> TÂCHE 1
D'après l'article sur la crise égyptienne, quel jour le président Ben Ali a-t-il quitté la Tunisie pour l'exil ?

> EXTRAIT À LIRE
##############################

La crise égyptienne met les Occidentaux dans l'embarras | Coup de Pouce/Coup de Poing | www.africalog.com
Home

La crise égyptienne met les Occidentaux dans l'embarras

Jan 29, 2011

Devant les troubles qui éclatent en Egypte et ailleurs, les gouvernements occidentaux sont pris en tenaille entre leurs alliances stratégiques, leur propre discours sur la démocratie ou les libertés et la sympathie de leurs opinions pour ceux qui manifestent.

De violents accrochages ont opposé vendredi policiers et protestataires dans les rues du Caire et d'autres villes, lors d'une quatrième journée d'agitation mobilisant des dizaines de milliers d'Egyptiens contre le régime d'Hosni Moubarak.

Des centaines d'arrestations ont eu lieu au cours de ces manifestations inspirées par la "révolution du jasmin" de la Tunisie, où le président Ben Ali a pris le chemin de l'exil le 14 janvier sous la pression de la rue.

Le Yémen - autre allié régional clé des Etats-Unis - connaît aussi une montée des troubles, les militants de différentes parties de la région s'inspirant les uns des autres.

##############################

> TÂCHE 2
Montrez chaque ligne des rangées ci-dessous qui contient la chaîne "instances", en tenant compte de la casse.

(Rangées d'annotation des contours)

##############################

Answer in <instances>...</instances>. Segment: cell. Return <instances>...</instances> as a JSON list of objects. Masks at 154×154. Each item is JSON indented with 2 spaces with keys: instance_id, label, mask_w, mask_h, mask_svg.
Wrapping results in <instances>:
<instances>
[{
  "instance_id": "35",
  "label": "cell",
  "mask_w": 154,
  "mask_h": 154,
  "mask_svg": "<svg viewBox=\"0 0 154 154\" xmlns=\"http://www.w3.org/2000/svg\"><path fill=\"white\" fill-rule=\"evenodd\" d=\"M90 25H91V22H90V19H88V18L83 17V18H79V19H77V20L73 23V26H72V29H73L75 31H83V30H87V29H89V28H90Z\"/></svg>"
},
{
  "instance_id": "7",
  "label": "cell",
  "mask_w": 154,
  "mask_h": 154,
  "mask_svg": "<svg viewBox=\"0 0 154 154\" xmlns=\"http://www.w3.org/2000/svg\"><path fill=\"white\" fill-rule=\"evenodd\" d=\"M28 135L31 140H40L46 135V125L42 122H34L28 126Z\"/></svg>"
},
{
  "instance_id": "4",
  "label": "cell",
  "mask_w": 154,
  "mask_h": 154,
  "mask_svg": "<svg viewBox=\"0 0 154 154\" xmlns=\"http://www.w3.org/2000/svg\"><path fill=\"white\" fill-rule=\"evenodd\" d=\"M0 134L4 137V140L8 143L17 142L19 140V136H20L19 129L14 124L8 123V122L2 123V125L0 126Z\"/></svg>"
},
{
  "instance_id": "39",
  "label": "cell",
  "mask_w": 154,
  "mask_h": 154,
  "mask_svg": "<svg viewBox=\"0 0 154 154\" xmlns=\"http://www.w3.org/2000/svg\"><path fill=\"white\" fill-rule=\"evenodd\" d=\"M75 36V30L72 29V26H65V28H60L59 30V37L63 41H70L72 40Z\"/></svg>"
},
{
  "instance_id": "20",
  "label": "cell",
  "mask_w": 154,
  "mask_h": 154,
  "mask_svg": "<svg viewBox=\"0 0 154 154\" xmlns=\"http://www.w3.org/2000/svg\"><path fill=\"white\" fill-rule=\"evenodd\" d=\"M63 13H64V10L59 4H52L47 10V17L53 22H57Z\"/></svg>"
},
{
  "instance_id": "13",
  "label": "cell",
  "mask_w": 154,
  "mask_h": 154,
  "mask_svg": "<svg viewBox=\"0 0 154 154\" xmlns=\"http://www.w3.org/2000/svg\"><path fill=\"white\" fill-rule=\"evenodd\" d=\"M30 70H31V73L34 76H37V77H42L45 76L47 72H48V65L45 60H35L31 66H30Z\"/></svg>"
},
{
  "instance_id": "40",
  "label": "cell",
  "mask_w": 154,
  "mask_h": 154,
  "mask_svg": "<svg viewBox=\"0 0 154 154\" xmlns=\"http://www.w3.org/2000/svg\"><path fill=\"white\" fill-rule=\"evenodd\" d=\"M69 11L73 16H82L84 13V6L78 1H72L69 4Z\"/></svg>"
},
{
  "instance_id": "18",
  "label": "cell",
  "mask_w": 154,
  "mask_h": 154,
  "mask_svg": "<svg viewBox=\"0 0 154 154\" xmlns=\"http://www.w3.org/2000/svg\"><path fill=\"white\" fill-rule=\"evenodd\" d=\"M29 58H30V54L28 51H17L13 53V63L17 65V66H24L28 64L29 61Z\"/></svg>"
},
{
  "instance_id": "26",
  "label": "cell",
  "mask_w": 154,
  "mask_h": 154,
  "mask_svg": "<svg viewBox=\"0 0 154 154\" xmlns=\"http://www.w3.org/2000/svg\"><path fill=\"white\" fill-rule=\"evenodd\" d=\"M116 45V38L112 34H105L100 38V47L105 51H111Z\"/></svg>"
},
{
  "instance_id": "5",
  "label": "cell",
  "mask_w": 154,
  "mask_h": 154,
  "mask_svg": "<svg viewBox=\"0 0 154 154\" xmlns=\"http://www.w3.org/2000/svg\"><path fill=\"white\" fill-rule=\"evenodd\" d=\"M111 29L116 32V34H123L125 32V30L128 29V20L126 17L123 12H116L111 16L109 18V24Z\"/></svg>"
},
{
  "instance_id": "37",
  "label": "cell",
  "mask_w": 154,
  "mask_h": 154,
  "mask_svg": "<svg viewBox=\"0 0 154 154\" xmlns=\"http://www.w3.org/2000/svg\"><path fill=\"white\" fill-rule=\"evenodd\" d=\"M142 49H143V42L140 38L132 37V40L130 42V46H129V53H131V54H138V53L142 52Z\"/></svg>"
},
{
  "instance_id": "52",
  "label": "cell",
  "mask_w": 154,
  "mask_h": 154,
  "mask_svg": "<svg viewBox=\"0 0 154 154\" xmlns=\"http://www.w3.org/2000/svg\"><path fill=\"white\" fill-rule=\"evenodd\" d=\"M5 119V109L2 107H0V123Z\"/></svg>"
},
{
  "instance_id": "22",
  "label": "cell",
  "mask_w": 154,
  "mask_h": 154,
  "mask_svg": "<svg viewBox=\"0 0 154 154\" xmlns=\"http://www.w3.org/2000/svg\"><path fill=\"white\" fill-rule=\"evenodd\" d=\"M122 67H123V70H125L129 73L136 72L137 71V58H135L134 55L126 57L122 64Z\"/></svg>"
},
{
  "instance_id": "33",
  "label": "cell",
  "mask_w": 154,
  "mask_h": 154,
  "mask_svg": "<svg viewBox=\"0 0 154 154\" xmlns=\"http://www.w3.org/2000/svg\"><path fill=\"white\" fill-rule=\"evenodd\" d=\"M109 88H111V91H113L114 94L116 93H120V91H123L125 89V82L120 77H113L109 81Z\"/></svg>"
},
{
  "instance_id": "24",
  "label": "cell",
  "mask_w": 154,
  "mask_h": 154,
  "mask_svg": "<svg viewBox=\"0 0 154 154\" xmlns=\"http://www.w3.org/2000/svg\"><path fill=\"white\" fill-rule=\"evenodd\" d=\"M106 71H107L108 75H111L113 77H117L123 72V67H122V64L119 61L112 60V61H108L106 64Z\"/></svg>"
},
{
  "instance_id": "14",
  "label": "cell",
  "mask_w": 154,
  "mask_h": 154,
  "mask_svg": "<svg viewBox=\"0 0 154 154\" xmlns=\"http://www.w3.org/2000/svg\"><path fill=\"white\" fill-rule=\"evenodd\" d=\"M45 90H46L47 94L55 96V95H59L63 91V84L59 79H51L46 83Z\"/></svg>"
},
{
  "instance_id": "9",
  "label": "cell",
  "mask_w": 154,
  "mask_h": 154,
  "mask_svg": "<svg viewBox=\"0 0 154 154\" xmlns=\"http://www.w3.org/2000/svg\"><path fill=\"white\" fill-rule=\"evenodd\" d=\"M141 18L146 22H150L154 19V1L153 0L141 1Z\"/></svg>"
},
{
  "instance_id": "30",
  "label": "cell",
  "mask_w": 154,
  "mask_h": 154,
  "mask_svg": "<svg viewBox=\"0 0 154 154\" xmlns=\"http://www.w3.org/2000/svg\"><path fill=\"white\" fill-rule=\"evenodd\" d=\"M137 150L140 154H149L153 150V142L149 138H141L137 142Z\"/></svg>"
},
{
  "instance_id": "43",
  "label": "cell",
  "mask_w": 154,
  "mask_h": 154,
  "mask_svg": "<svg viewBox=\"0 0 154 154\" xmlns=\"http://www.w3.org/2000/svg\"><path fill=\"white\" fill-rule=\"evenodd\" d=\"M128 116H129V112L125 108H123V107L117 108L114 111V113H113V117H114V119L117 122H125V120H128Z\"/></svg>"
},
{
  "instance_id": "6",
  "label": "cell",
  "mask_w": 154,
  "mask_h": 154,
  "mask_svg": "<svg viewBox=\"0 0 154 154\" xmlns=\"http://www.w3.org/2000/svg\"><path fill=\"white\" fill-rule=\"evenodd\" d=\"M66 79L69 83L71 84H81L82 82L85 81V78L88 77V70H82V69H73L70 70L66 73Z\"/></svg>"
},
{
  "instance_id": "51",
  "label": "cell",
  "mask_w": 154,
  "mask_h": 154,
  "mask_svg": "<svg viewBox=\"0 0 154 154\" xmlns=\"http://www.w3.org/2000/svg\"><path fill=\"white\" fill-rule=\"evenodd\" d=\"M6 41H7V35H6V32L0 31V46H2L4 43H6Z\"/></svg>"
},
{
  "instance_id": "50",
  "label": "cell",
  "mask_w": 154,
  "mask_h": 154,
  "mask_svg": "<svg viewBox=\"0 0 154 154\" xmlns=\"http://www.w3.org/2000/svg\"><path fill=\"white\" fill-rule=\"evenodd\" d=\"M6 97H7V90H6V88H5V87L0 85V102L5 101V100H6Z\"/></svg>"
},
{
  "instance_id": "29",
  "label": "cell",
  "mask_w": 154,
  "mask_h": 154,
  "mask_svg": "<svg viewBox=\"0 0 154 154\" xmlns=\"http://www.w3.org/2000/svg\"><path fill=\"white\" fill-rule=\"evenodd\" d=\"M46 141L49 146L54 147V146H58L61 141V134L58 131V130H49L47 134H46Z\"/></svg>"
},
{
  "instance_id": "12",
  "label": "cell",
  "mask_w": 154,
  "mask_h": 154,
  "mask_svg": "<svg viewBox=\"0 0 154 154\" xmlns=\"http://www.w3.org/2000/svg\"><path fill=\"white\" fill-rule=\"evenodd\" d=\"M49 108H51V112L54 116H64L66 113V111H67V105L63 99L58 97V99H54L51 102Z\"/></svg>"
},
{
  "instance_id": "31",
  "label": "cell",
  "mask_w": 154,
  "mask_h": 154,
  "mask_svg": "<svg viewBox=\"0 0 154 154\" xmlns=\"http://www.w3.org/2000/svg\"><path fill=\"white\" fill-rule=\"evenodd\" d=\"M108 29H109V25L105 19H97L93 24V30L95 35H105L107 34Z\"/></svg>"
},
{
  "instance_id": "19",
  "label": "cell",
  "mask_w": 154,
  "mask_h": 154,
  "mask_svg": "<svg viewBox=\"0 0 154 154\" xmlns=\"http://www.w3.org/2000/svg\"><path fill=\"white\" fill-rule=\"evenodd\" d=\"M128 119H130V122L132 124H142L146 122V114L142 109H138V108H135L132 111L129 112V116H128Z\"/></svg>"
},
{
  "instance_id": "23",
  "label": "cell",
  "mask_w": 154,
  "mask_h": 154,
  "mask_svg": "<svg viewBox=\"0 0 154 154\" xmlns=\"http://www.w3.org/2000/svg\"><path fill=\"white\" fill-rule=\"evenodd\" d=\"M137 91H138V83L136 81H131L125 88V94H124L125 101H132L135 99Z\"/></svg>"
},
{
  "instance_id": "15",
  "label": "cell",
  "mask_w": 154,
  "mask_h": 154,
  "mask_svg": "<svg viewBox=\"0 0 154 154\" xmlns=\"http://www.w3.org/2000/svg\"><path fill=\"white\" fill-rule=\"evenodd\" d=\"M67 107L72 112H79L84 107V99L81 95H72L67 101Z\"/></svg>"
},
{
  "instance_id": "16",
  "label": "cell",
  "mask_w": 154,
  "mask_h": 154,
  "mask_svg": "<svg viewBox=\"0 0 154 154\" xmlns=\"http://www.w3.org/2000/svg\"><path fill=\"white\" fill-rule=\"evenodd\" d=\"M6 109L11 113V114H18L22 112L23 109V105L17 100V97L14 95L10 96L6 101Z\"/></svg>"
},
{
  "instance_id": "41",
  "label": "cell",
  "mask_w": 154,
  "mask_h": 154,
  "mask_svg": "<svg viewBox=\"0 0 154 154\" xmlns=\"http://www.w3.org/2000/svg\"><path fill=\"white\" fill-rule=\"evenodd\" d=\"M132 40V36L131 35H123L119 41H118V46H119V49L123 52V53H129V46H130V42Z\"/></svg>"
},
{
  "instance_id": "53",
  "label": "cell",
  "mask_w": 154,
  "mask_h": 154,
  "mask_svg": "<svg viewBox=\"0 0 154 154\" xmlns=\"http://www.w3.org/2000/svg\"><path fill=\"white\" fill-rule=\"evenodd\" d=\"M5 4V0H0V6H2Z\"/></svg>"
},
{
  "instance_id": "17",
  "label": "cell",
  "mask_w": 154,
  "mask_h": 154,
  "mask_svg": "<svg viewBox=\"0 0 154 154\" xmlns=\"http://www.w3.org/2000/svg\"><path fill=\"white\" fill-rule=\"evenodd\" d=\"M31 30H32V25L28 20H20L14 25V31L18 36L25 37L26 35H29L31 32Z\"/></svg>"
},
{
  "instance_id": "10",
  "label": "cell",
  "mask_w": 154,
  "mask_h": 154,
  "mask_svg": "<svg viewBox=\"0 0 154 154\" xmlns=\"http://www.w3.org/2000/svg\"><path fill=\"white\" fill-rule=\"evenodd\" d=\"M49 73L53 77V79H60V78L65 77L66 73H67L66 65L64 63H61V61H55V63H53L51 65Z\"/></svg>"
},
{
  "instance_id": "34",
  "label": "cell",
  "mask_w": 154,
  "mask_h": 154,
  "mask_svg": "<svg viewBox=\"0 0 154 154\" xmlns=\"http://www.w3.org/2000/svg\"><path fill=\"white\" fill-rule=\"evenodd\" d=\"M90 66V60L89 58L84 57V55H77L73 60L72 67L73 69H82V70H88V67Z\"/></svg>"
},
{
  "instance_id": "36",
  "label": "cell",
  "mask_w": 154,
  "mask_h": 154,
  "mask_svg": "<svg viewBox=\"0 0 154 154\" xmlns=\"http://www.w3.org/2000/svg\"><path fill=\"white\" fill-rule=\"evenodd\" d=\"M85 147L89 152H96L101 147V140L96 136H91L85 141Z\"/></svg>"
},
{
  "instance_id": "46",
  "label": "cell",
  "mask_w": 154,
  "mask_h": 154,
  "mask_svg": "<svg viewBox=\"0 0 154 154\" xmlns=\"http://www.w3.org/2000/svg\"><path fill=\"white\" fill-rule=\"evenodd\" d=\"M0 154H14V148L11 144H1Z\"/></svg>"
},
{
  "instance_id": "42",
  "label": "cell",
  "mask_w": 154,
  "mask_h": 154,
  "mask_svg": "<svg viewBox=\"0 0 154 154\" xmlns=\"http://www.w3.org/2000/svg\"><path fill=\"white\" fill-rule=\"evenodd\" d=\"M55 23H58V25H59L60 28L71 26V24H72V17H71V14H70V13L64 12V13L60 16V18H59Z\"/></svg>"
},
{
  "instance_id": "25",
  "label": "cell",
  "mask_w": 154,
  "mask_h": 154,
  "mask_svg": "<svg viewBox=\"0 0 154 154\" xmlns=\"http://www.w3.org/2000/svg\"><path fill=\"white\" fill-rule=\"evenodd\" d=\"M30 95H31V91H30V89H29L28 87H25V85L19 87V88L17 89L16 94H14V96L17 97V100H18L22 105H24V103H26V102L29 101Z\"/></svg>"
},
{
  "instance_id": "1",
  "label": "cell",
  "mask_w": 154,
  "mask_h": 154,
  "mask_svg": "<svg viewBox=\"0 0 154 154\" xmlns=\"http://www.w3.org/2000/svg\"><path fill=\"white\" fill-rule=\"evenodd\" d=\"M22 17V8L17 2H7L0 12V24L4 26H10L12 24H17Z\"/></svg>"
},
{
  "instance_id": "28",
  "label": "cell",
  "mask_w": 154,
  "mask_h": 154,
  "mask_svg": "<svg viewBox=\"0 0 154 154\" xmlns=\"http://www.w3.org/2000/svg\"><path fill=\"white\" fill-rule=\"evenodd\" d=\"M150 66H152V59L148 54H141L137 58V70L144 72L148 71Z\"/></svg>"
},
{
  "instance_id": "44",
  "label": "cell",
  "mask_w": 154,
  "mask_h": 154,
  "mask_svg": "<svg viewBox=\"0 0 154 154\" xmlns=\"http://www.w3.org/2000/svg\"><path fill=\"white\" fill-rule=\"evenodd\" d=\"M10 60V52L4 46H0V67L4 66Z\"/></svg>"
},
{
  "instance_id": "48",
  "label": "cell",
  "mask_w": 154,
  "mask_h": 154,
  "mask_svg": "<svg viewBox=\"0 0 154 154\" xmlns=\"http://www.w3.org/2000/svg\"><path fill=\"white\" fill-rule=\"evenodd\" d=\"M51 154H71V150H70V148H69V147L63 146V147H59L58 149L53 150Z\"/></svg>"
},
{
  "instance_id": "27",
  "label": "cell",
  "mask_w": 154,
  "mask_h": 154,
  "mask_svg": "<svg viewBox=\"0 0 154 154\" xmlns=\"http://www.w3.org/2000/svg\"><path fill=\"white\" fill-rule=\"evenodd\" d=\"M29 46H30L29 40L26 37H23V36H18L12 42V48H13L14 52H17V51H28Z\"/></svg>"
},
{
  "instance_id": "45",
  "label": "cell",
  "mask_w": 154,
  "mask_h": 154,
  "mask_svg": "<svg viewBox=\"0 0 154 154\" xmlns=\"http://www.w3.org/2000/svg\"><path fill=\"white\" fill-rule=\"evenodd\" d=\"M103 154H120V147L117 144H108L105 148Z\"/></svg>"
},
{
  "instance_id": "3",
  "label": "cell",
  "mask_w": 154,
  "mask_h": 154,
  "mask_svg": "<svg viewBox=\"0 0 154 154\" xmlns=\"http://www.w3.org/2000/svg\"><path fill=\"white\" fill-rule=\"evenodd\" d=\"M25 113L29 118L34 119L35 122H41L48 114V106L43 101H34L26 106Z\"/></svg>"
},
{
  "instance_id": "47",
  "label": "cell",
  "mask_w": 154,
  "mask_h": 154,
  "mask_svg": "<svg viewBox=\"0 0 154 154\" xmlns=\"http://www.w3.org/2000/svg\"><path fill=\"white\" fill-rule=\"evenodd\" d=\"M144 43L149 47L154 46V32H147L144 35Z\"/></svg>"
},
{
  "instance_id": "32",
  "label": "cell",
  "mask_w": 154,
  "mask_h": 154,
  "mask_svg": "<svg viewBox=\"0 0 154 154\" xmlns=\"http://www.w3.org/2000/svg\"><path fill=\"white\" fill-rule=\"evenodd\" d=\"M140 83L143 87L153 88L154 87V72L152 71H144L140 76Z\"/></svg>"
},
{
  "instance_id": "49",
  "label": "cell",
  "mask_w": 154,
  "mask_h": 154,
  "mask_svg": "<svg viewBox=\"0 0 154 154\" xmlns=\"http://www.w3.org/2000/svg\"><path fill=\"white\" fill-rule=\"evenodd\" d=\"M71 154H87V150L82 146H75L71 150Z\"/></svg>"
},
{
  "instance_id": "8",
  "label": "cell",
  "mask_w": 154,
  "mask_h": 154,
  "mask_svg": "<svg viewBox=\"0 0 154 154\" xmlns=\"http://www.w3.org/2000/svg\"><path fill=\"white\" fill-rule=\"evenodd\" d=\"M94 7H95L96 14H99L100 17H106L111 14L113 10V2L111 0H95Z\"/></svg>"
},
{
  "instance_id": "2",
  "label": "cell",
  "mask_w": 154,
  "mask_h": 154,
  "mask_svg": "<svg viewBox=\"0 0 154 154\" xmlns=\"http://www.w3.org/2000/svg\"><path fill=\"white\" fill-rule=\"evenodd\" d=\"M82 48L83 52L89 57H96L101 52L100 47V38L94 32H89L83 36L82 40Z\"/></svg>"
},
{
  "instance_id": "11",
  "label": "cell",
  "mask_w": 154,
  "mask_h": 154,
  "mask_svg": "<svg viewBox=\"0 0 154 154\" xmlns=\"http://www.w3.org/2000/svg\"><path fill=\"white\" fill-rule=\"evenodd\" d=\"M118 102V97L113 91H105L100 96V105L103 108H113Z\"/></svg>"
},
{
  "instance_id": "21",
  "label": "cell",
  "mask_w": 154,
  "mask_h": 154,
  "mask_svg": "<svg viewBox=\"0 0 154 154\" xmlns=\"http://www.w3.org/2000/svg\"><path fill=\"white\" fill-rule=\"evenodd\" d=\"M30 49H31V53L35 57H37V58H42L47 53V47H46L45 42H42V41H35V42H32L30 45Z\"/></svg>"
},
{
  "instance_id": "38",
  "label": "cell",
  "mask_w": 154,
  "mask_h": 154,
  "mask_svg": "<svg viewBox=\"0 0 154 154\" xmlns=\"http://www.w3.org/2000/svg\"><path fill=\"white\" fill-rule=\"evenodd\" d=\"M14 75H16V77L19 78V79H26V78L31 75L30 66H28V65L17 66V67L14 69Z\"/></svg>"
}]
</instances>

##############################

> RÉPONSE COMPLÈTE 1
Le 14 janvier.

> RÉPONSE COMPLÈTE 2
Answer in <instances>...</instances>. Segment: cell. Return <instances>...</instances> as a JSON list of objects. Masks at 154×154. Each item is JSON indented with 2 spaces with keys: instance_id, label, mask_w, mask_h, mask_svg.
Wrapping results in <instances>:
<instances>
</instances>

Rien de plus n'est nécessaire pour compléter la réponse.